With hemp (Cannabis Sativa) cultivation being legalised in several Indian states, and food safety authorities developing regulations for hemp products, the Indian market for hemp-based food and beverages is poised to take off, claims data and analytics company GlobalData.
Cannabis/marijuana has gained a positive image among Indian Millennials (Gen Y) and Gen X consumers, according to GlobalData’s Q2 2021 consumer survey*. Consequently, this is driving the demand for new hemp-based food and beverages with vegan, vegetarian, organic, and immunity booster claims.
One question commonly posed to entrepreneurs selling hemp-based products is: Will this get me high? The query could be for any hemp products—hemp oil, seed, powder, even a T-shirt made of hemp. The answer invariably is no, which may come as a bit of a disappointment to some. But the question is an indication of the confusion that still surrounds hemp, a plant that is currently fuelling startups and e-commerce in India at an unprecedented rate.
Hemp products were one of the few categories that benefited during the pandemic. Entrepreneurs say the lockdown gave consumers the space to focus on health. They looked for better experiences with food, nutrition, alternative curative methods and therapeutic products that would help with anxiety and pain relief. They sought more sustainable brands, shifting to vegetarianism and veganism.
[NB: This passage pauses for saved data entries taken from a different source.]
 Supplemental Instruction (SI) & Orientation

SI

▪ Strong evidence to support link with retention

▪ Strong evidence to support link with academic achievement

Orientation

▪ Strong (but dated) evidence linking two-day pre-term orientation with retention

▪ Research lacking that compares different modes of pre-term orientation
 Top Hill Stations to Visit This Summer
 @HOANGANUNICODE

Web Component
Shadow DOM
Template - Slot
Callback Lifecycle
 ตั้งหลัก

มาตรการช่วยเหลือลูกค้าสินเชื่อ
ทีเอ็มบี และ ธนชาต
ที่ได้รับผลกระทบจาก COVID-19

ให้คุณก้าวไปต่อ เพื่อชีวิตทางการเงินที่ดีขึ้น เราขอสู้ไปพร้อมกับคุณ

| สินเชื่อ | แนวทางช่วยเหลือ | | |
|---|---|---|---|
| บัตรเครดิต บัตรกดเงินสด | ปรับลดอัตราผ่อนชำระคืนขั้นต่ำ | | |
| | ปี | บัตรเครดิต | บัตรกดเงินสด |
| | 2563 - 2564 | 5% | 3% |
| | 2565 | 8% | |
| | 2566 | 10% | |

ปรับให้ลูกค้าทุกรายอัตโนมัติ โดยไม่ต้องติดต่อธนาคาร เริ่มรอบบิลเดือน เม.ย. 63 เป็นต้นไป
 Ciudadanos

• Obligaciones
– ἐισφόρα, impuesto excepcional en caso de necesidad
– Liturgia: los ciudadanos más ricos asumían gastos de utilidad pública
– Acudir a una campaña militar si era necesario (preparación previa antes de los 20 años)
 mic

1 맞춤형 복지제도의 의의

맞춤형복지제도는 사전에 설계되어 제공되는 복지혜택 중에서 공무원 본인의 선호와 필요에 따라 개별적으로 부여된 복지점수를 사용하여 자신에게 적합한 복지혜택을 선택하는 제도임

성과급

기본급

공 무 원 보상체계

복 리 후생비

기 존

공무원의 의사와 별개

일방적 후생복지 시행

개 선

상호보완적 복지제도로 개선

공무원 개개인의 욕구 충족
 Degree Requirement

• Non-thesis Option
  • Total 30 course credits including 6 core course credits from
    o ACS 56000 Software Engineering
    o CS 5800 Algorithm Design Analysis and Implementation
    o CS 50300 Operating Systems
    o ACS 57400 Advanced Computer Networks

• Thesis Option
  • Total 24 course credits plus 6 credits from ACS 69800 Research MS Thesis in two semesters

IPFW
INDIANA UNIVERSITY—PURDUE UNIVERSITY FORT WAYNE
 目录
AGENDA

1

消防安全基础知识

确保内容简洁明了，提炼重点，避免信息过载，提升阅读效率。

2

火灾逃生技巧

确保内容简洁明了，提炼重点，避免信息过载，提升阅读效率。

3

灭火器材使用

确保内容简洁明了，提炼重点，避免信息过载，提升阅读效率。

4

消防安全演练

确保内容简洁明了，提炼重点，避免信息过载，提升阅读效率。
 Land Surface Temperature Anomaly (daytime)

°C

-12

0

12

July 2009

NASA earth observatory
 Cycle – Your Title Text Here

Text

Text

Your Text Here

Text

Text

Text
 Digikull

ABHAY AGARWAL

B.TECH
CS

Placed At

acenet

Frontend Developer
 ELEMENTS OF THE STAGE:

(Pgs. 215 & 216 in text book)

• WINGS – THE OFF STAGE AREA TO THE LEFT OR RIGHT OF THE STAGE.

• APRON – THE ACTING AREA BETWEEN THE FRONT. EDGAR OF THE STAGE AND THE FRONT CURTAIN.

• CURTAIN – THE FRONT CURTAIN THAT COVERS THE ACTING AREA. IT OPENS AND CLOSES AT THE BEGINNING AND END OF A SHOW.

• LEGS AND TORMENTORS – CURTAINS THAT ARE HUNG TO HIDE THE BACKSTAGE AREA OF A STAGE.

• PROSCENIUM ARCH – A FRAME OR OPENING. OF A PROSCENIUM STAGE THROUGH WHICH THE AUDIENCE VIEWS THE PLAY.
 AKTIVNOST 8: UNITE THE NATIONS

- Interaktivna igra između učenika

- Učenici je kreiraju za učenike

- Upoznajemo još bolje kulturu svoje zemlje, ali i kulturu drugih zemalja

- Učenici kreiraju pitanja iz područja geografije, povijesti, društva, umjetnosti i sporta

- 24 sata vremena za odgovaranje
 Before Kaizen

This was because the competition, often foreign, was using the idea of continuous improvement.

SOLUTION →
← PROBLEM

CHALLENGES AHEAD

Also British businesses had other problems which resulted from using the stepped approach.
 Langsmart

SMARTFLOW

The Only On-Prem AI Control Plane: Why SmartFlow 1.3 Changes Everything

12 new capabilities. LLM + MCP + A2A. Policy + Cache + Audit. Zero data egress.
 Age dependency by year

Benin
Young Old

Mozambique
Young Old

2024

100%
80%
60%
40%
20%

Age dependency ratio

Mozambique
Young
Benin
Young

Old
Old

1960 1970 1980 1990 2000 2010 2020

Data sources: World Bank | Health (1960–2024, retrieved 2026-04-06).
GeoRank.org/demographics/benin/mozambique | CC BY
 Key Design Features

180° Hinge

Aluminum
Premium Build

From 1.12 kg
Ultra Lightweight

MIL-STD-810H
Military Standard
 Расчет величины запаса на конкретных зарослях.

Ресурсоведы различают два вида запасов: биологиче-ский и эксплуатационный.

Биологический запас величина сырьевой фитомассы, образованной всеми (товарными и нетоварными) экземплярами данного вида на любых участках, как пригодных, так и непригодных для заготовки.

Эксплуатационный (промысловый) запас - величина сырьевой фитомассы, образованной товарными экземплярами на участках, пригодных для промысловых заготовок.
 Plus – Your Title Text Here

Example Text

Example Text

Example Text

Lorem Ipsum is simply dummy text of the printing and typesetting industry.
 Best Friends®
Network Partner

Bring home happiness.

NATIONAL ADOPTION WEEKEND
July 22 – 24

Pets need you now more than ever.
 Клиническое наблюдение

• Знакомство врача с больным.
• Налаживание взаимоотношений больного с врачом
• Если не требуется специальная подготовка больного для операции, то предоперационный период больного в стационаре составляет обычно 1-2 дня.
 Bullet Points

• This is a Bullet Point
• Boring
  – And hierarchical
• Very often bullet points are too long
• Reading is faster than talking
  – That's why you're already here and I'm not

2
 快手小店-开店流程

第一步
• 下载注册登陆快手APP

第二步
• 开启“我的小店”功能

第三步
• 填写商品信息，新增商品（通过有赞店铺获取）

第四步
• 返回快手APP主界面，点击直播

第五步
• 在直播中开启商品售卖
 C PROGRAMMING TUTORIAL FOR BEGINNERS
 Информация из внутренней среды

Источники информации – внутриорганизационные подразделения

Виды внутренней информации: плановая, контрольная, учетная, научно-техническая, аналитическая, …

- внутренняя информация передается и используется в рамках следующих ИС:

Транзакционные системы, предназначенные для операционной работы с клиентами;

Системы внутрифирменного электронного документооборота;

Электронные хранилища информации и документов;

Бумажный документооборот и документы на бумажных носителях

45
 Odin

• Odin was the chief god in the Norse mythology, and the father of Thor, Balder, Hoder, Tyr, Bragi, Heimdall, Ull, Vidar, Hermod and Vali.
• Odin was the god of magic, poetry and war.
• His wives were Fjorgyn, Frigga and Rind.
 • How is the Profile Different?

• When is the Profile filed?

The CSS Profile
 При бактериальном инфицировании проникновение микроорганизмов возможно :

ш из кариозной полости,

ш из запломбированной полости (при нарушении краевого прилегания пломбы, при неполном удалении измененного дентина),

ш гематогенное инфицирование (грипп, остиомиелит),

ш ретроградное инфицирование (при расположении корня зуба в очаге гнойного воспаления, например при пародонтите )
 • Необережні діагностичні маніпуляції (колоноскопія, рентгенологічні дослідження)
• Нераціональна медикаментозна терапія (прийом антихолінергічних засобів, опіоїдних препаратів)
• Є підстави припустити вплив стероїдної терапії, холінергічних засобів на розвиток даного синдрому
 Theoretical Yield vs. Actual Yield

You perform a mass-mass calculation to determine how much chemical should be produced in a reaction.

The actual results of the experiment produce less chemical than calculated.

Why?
Once e-sellers overcame issues with supplies and deliveries in the early days, business started picking up.
Both hemp and marijuana come from the Cannabis sativa family of plants. Both have tetrahydrocannabinol (or THC, the psychoactive component which provides the sense of euphoria or intoxication) and CBD (cannabidiol) with many other compounds. CBD is an oil extracted from the leaves, stem and flowers that acts as a painkiller, muscle relaxant and mood enhancer. Regulated industrial hemp plants in India contain primarily CBD and its extracts usually contain less than 0.3% THC, which does not give you a “high”. Supply is controlled by the government, with only a handful of companies having an Ayush licence to manufacture hemp products that’s supplied to retailers.
But what’s the confusion?
India’s complicated and enduring connection with cannabis extends through history, mythology and religion. It’s mentioned as one of five sacred plants in the Vedas and is a staple during the festivals of Holi and Mahashivratri in north India.
Yet, though the plant originated in the Himalaya and Central Asia, the modern-day cannabis market is only about 30-35 years young. For once cannabis was classified as a synthetic drug in the US, which made it illegal in 1970 and later banned it, it came under the spotlight in India too. The Narcotic Drugs and Psychotropic Substances Act, 1985 bans the flowering or fruiting tops of the cannabis plant (ganja) but excludes seeds, stalks and leaves. Bhaang is a paste made from the leaves, so it’s not outlawed. The confusion is that bhaang was never illegal. It has a religious association and Ayurveda has 190 formulations that have cannabis as a key ingredient. CBD oil does not come under the NDPS Act either and hence, one can buy hemp products India very safely.
Through all the ups and downs, however, the unorganised recreational cannabis industry never really faded away. After the NDPS Act, it just slipped under the radar. Shah believes India has about 38 million active recreational users.
Things began looking up again when the US, in a 2018 Farm Bill, decided to allow hemp cultivation, sale, possession and transfer of hemp-derived products. “Now, like yoga and golden turmeric, the moment the US brings it back, India jumps on the bandwagon,” says Bhattacharya.
Uttarakhand became the first state to permit commercial cultivation of industrial hemp, in July 2018. The Indian Industrial Hemp Association became the first to cultivate hemp legally there. Himachal Pradesh and Rajasthan are expected to follow suit but at present Uttarakhand remains the sole local supplier.